Start Source data

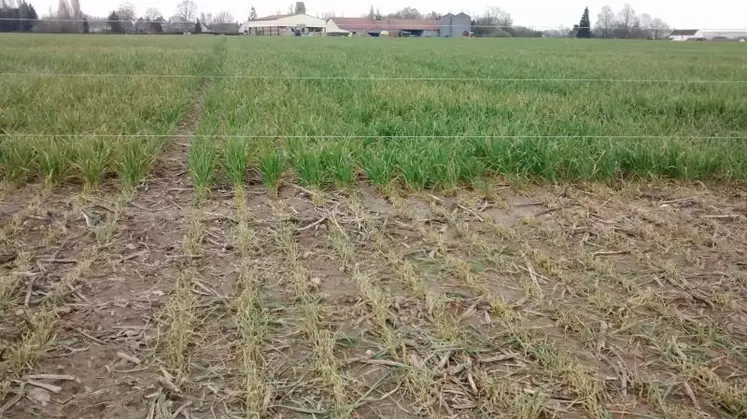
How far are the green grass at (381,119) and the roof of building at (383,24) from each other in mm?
779

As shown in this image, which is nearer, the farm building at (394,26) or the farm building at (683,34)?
the farm building at (683,34)

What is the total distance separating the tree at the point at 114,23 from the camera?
229 inches

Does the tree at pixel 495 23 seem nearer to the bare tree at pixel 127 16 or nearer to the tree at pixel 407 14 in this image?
the tree at pixel 407 14

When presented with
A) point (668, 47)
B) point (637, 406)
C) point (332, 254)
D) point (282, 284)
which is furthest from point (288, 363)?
point (668, 47)

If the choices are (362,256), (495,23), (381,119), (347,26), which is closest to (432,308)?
(362,256)

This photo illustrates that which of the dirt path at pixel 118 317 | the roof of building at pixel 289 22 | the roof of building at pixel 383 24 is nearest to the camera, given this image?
the dirt path at pixel 118 317

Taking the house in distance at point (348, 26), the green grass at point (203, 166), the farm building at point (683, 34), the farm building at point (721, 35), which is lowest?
the green grass at point (203, 166)

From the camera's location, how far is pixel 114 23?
5.90 m

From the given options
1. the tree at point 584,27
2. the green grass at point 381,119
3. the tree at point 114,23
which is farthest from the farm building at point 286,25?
the tree at point 584,27

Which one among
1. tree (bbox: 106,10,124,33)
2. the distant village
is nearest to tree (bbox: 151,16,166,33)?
the distant village

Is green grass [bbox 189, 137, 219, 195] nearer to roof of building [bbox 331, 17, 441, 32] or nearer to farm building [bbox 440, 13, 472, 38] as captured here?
roof of building [bbox 331, 17, 441, 32]

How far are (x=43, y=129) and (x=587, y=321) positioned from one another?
4.64m

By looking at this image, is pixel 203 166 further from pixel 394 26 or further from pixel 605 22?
pixel 605 22

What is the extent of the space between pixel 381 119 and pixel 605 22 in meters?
3.35
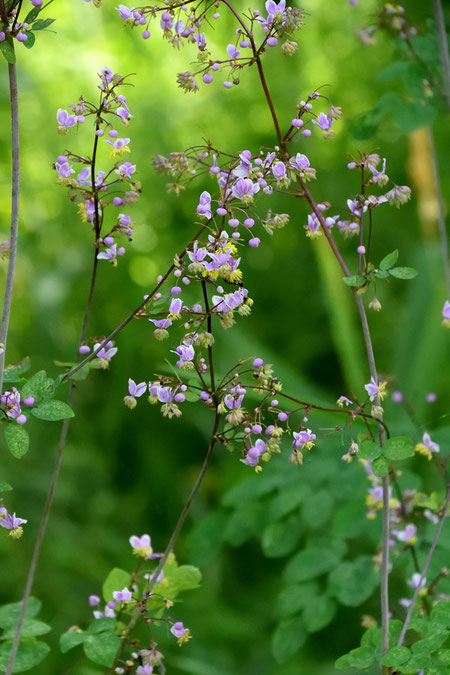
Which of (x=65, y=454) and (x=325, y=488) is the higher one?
(x=65, y=454)

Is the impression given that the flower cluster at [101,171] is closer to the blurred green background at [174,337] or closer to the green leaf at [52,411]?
the green leaf at [52,411]

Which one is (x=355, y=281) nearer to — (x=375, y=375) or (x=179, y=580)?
(x=375, y=375)

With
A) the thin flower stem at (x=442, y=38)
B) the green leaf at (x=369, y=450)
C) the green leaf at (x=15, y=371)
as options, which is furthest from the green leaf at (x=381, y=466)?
the thin flower stem at (x=442, y=38)

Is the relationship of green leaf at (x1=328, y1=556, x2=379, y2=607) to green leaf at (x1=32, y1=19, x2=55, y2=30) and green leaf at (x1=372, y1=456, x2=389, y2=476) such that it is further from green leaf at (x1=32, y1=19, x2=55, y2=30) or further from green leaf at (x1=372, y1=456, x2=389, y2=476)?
green leaf at (x1=32, y1=19, x2=55, y2=30)

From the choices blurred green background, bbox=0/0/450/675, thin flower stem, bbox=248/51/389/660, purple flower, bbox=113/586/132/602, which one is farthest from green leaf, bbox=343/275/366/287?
blurred green background, bbox=0/0/450/675

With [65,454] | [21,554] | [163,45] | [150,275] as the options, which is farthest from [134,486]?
[163,45]

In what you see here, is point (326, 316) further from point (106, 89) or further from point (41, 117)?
point (106, 89)
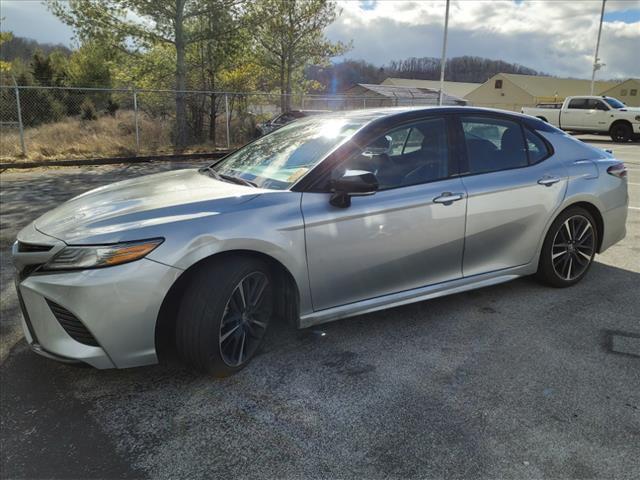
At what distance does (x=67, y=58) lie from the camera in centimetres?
3919

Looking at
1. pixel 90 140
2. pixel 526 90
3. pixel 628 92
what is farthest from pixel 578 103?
pixel 628 92

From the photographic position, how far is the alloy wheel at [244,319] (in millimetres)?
2785

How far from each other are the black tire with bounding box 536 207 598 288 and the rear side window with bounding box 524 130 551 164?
51 centimetres

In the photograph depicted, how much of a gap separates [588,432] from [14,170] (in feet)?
44.6

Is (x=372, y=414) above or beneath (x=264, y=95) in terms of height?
beneath

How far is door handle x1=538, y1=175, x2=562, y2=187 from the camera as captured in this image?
12.6 ft

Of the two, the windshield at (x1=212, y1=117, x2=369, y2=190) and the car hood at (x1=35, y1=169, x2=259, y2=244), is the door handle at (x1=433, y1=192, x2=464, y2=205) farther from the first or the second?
the car hood at (x1=35, y1=169, x2=259, y2=244)

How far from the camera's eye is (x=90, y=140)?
15266 millimetres

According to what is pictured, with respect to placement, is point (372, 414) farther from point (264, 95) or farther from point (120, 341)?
point (264, 95)

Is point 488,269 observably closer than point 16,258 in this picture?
No

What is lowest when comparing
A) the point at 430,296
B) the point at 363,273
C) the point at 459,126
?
the point at 430,296

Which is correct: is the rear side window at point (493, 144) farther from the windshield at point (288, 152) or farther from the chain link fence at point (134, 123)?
the chain link fence at point (134, 123)

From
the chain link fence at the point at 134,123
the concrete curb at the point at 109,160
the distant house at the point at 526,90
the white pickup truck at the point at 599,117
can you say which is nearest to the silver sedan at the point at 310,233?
the concrete curb at the point at 109,160

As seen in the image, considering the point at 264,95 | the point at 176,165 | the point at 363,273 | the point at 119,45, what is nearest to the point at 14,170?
the point at 176,165
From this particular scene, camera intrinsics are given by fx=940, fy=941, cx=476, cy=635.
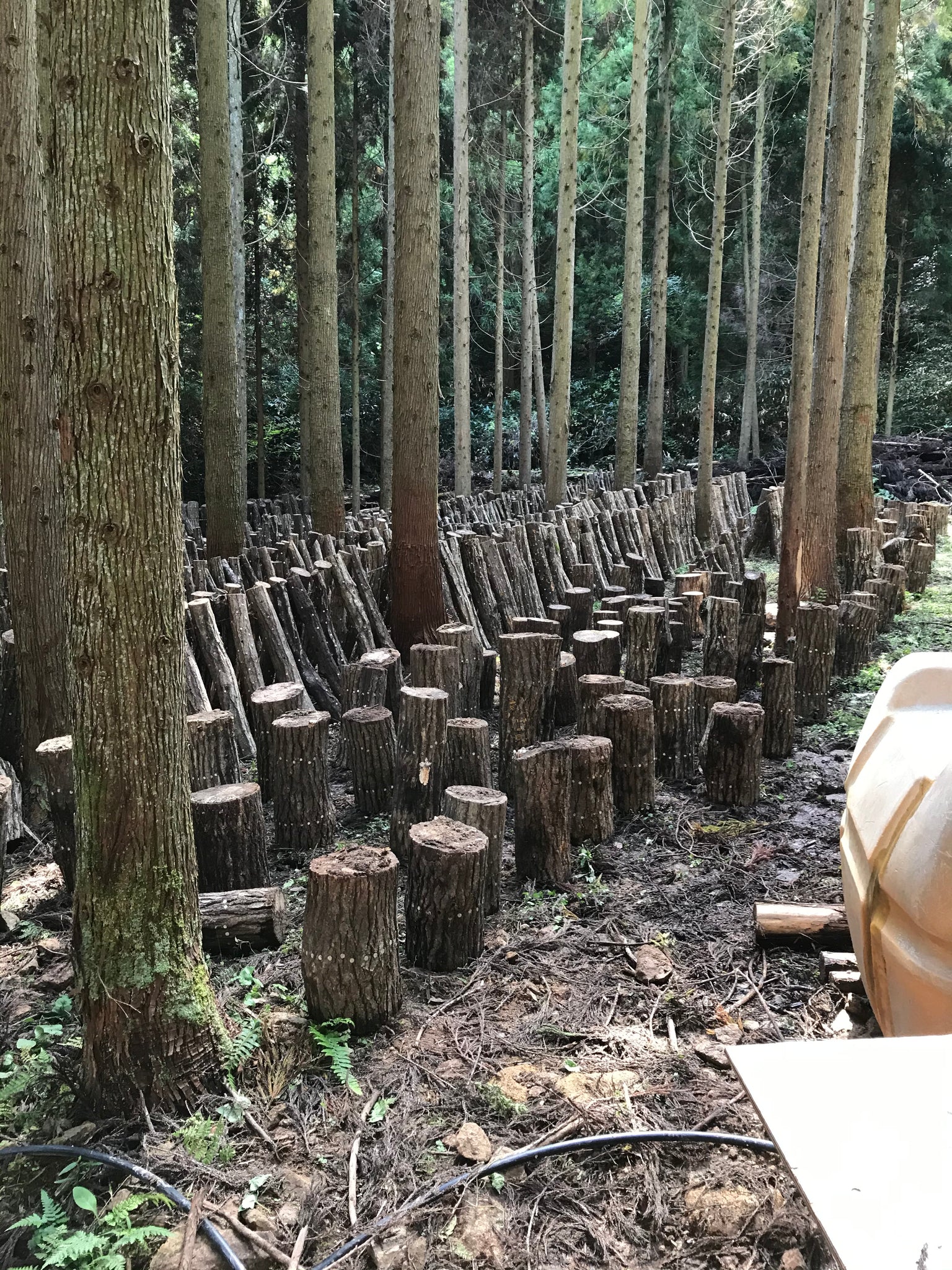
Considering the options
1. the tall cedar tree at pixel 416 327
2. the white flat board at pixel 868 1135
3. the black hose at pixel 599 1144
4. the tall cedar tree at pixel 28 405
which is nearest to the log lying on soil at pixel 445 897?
the black hose at pixel 599 1144

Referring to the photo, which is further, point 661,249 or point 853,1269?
point 661,249

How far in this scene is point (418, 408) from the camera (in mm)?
6859

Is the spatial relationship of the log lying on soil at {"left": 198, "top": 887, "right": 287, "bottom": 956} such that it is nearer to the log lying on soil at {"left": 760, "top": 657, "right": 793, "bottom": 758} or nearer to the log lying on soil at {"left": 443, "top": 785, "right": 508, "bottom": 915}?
the log lying on soil at {"left": 443, "top": 785, "right": 508, "bottom": 915}

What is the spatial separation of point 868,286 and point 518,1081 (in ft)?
32.8

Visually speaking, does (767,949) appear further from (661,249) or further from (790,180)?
(790,180)

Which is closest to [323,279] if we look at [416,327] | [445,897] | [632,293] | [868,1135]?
[416,327]

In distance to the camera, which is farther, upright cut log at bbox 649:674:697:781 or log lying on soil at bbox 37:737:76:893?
upright cut log at bbox 649:674:697:781

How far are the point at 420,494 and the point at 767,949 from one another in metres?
4.25

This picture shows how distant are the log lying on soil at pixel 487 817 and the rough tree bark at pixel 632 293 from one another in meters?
11.0

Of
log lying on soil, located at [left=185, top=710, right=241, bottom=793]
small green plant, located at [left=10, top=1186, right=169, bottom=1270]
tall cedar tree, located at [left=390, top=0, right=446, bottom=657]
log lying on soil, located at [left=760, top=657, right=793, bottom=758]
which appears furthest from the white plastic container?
tall cedar tree, located at [left=390, top=0, right=446, bottom=657]

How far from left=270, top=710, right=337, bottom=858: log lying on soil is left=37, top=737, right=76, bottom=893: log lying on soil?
0.91 metres

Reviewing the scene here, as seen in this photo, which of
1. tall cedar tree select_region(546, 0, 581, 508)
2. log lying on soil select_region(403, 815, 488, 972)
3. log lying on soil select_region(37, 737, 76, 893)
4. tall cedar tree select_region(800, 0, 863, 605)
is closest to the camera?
log lying on soil select_region(403, 815, 488, 972)

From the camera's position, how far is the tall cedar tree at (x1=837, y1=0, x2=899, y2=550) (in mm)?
9906

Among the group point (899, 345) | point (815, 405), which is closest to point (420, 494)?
point (815, 405)
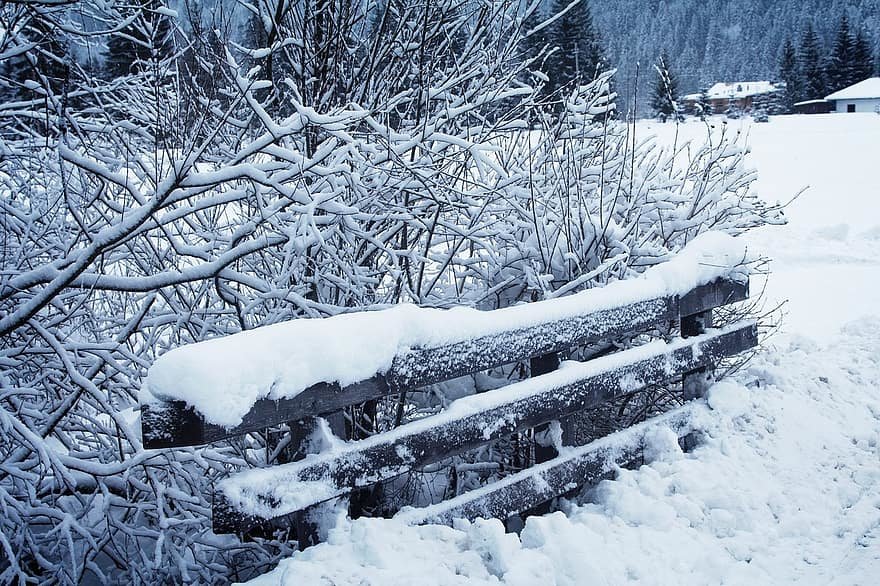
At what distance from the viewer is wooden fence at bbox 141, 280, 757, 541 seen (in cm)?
245

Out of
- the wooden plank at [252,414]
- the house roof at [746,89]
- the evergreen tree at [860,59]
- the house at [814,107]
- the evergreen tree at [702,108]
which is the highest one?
the evergreen tree at [860,59]

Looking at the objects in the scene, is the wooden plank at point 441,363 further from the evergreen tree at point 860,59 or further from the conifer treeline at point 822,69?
the evergreen tree at point 860,59

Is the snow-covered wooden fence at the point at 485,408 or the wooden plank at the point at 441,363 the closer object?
the wooden plank at the point at 441,363

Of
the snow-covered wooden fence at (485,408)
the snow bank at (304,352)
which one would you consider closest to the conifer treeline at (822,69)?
the snow-covered wooden fence at (485,408)

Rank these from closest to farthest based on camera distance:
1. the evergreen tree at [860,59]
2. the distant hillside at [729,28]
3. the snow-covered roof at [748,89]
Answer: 1. the evergreen tree at [860,59]
2. the snow-covered roof at [748,89]
3. the distant hillside at [729,28]

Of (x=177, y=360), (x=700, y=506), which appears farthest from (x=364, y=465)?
(x=700, y=506)

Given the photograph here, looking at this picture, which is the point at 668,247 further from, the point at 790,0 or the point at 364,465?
the point at 790,0

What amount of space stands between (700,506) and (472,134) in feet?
9.97

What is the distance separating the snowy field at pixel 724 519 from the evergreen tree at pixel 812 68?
8245cm

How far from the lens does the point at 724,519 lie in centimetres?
326

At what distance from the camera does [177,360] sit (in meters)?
2.34

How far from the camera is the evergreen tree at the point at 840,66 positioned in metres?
76.5

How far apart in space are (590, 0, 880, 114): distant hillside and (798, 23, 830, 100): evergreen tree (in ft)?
82.5

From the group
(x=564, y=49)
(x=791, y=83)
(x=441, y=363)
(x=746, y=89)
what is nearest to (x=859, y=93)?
(x=791, y=83)
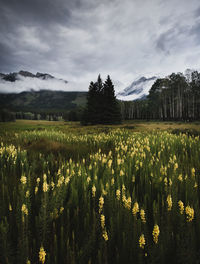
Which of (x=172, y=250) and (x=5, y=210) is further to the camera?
(x=5, y=210)

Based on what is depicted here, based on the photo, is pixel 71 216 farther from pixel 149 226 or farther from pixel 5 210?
pixel 149 226

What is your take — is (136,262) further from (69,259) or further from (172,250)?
(69,259)

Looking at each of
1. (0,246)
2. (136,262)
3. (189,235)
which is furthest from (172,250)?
(0,246)

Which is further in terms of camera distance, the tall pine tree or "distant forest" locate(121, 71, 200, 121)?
"distant forest" locate(121, 71, 200, 121)

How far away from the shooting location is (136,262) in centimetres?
100

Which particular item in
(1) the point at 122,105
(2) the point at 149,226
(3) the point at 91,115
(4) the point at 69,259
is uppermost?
(1) the point at 122,105

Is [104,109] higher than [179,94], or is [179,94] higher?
[179,94]

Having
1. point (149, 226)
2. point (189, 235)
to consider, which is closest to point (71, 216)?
point (149, 226)

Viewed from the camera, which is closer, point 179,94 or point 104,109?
point 104,109

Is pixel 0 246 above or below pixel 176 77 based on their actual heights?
below

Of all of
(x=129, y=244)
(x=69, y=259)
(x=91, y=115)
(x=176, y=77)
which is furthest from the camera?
(x=176, y=77)

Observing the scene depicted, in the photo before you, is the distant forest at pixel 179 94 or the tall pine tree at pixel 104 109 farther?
the distant forest at pixel 179 94

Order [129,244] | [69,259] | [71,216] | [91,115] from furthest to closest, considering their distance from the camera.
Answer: [91,115] → [71,216] → [129,244] → [69,259]

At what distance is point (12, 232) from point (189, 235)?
1326 mm
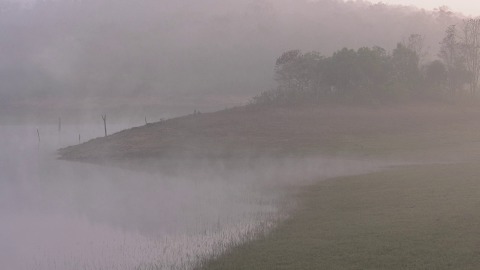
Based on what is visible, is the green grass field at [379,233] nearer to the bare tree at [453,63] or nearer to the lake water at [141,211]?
the lake water at [141,211]

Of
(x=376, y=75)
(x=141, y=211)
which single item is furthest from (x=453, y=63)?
(x=141, y=211)

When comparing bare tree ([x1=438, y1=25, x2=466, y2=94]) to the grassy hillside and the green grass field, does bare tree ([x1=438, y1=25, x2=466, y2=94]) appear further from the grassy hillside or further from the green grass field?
the green grass field

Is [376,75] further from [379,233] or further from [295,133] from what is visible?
[379,233]

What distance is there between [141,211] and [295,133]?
4309 centimetres

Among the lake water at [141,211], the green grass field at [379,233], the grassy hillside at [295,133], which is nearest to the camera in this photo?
the green grass field at [379,233]

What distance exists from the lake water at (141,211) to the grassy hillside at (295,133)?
8.88 metres

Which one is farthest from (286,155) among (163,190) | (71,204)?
(71,204)

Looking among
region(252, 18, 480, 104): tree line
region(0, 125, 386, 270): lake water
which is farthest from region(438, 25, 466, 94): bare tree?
region(0, 125, 386, 270): lake water

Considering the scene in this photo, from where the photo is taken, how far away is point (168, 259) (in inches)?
774

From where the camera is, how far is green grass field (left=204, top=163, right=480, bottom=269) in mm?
15719

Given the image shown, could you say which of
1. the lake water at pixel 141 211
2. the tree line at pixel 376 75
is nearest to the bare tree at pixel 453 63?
the tree line at pixel 376 75

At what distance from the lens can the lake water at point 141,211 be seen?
2098cm

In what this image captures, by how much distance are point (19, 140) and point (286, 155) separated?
7075cm

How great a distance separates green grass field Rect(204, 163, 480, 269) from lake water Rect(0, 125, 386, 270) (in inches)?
72.0
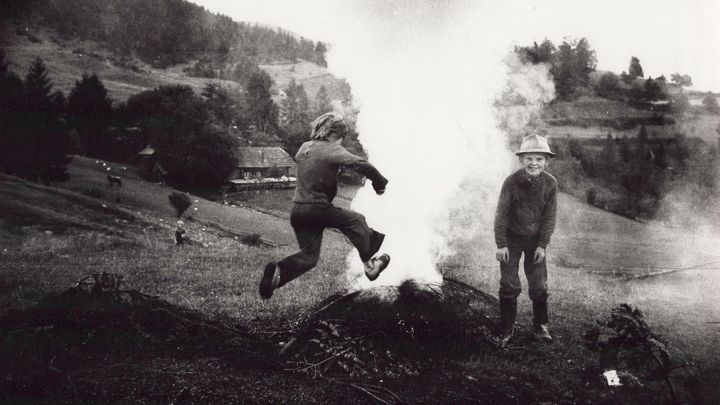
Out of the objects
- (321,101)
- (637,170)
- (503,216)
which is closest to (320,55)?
(321,101)

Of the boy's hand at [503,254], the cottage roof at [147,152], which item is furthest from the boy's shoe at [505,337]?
the cottage roof at [147,152]

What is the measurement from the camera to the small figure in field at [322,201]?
4.58 metres

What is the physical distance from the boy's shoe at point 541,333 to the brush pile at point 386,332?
0.54 meters

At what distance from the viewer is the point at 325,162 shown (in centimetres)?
471

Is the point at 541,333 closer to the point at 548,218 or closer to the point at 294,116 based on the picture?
the point at 548,218

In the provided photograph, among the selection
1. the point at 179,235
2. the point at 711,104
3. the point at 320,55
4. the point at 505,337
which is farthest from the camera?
the point at 711,104

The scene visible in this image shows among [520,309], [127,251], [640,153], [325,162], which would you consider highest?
[640,153]

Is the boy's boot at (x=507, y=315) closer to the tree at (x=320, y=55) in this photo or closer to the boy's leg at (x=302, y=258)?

End Source data

» Exercise brief
Your task is to output exactly the lines from the line containing "What distance exists" through the last line, inclusive, leaving every picture out.

» Exercise result
What distance exists from the lake water at (141,211) to the grassy hillside at (295,133)?
8.88 metres

Which one is farthest from (286,155) among (163,190) | (71,204)?
(71,204)

Looking among
region(252, 18, 480, 104): tree line
region(0, 125, 386, 270): lake water
which is farthest from region(438, 25, 466, 94): bare tree?
region(0, 125, 386, 270): lake water

Considering the scene in this photo, from where the photo is taken, how far away is point (168, 259) (in inches)?
774

From where the camera is, how far is green grass field (left=204, top=163, right=480, bottom=269) in mm?
15719

Given the image shown, could you say which of
1. the lake water at pixel 141 211
2. the tree line at pixel 376 75
is nearest to the bare tree at pixel 453 63?
the tree line at pixel 376 75

At what distance from the lens can the lake water at point 141,211 be seen?
2098cm

In what this image captures, by how much distance are point (19, 140) and point (286, 155) separated?
7075cm

How great a distance separates green grass field Rect(204, 163, 480, 269) from lake water Rect(0, 125, 386, 270) (in inches)?
72.0
Out of the objects
- (321,101)
- (637,170)
- (503,216)
which is closest to (320,55)?
(321,101)

Of the boy's hand at [503,254], the cottage roof at [147,152], which item is furthest from the boy's shoe at [505,337]?
the cottage roof at [147,152]

What is the measurement from the camera to the small figure in field at [322,201]?
4.58 metres

What is the physical distance from the boy's shoe at point 541,333 to the brush pile at point 386,332?
0.54 meters

At what distance from the viewer is the point at 325,162 shown (in centimetres)?
471

Is the point at 541,333 closer to the point at 548,218 or closer to the point at 294,116 based on the picture?
the point at 548,218

In the provided photograph, among the selection
1. the point at 179,235
2. the point at 711,104
3. the point at 320,55
4. the point at 505,337
which is farthest from the camera?
the point at 711,104

The scene visible in this image shows among [520,309], [127,251], [640,153], [325,162], which would you consider highest?
[640,153]

Is the boy's boot at (x=507, y=315) closer to the tree at (x=320, y=55) in this photo or closer to the boy's leg at (x=302, y=258)?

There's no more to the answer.